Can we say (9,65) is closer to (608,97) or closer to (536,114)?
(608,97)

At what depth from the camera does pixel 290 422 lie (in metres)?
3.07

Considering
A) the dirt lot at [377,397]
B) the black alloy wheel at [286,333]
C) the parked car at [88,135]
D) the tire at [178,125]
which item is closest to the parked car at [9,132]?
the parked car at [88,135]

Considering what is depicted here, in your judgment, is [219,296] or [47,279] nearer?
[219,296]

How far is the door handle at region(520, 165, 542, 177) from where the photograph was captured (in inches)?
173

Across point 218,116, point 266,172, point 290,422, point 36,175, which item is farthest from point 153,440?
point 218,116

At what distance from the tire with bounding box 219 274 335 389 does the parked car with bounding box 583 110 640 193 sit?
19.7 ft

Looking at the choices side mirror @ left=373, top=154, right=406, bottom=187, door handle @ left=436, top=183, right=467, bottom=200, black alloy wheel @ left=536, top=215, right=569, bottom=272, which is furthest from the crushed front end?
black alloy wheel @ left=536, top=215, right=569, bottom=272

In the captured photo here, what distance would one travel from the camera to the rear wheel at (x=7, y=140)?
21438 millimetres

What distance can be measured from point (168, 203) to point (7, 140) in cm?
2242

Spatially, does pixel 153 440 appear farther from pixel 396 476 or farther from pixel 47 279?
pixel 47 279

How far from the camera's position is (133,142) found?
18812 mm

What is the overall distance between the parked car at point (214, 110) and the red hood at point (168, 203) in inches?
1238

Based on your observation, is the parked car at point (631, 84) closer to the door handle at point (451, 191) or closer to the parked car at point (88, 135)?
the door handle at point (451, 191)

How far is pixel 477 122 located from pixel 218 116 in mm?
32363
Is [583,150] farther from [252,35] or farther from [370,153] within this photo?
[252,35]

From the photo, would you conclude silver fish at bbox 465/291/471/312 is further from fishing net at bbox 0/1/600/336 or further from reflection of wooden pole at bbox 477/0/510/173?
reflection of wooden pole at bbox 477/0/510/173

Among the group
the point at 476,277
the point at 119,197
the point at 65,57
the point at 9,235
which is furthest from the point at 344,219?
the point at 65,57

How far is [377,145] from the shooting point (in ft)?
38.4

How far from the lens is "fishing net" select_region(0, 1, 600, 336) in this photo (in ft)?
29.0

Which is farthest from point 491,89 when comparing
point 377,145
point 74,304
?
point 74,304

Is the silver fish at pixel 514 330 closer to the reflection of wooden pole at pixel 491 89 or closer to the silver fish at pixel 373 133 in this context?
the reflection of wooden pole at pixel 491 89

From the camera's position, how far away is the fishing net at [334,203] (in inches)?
※
* [INSTRUCTIONS FOR THE TASK] Render the rows above as a Markdown table with the columns "No." and "Text", putting each line's number in "No." and the line itself in "Text". Leave out the blank lines.

* [RESPONSE TO THE TASK]
| No. | Text |
|---|---|
| 1 | Can we say (9,65) is closer to (608,97) or closer to (536,114)? |
| 2 | (608,97) |
| 3 | At what depth from the camera does pixel 290 422 lie (in metres)? |
| 4 | 3.07 |
| 5 | Considering |
| 6 | A) the dirt lot at [377,397] |
| 7 | B) the black alloy wheel at [286,333] |
| 8 | C) the parked car at [88,135] |
| 9 | D) the tire at [178,125] |
| 10 | which item is closest to the parked car at [9,132]? |
| 11 | the parked car at [88,135] |
| 12 | Considering what is depicted here, in your judgment, is [219,296] or [47,279] nearer? |
| 13 | [219,296] |
| 14 | How far is the door handle at region(520, 165, 542, 177) from where the photograph was captured (in inches)? |
| 15 | 173 |
| 16 | Across point 218,116, point 266,172, point 290,422, point 36,175, which item is farthest from point 153,440? |
| 17 | point 218,116 |
| 18 | At what distance from the tire with bounding box 219 274 335 389 does the parked car with bounding box 583 110 640 193 sit? |
| 19 | 19.7 ft |
| 20 | Looking at the choices side mirror @ left=373, top=154, right=406, bottom=187, door handle @ left=436, top=183, right=467, bottom=200, black alloy wheel @ left=536, top=215, right=569, bottom=272, which is furthest from the crushed front end? |
| 21 | black alloy wheel @ left=536, top=215, right=569, bottom=272 |
| 22 | In the captured photo here, what distance would one travel from the camera to the rear wheel at (x=7, y=140)? |
| 23 | 21438 millimetres |
| 24 | What distance can be measured from point (168, 203) to point (7, 140) in cm? |
| 25 | 2242 |
| 26 | Spatially, does pixel 153 440 appear farther from pixel 396 476 or farther from pixel 47 279? |
| 27 | pixel 47 279 |
| 28 | How far from the camera's position is (133,142) found? |
| 29 | 18812 mm |
| 30 | What is the overall distance between the parked car at point (214, 110) and the red hood at point (168, 203) in inches? |
| 31 | 1238 |
| 32 | Based on your observation, is the parked car at point (631, 84) closer to the door handle at point (451, 191) or closer to the parked car at point (88, 135)? |
| 33 | the door handle at point (451, 191) |
| 34 | How far is pixel 477 122 located from pixel 218 116 in mm? |
| 35 | 32363 |
| 36 | Is [583,150] farther from [252,35] or farther from [370,153] within this photo? |
| 37 | [252,35] |
| 38 | From the photo, would you conclude silver fish at bbox 465/291/471/312 is further from fishing net at bbox 0/1/600/336 or further from reflection of wooden pole at bbox 477/0/510/173? |
| 39 | reflection of wooden pole at bbox 477/0/510/173 |
| 40 | Among the group |
| 41 | the point at 476,277 |
| 42 | the point at 119,197 |
| 43 | the point at 65,57 |
| 44 | the point at 9,235 |
| 45 | which is furthest from the point at 344,219? |
| 46 | the point at 65,57 |
| 47 | How far is [377,145] from the shooting point (in ft)? |
| 48 | 38.4 |
| 49 | How far from the lens is "fishing net" select_region(0, 1, 600, 336) in this photo (in ft)? |
| 50 | 29.0 |
| 51 | Which is farthest from point 491,89 when comparing |
| 52 | point 377,145 |
| 53 | point 74,304 |
| 54 | ? |
| 55 | point 74,304 |
| 56 | Is the silver fish at pixel 514 330 closer to the reflection of wooden pole at pixel 491 89 or closer to the silver fish at pixel 373 133 in this context? |
| 57 | the reflection of wooden pole at pixel 491 89 |
| 58 | From the camera's position, how far away is the fishing net at [334,203] (in inches)? |